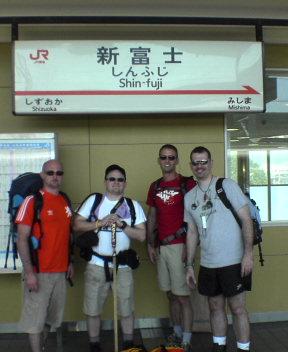 @Shin-Fuji Station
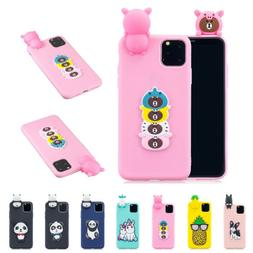 For iPhone 11 Pro Max 2019 Cute Rubber Pattern Rubber TPU Sh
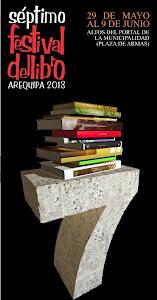 Arequipa 2013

+++++

▸ TASK DESCRIPTION
The answer must be the full listing, exact in every line, with the pictures removed.

▸ COMPLETED EXERCISE
 @Shin-Fuji Station
 For iPhone 11 Pro Max 2019 Cute Rubber Pattern Rubber TPU Sh
 Arequipa 2013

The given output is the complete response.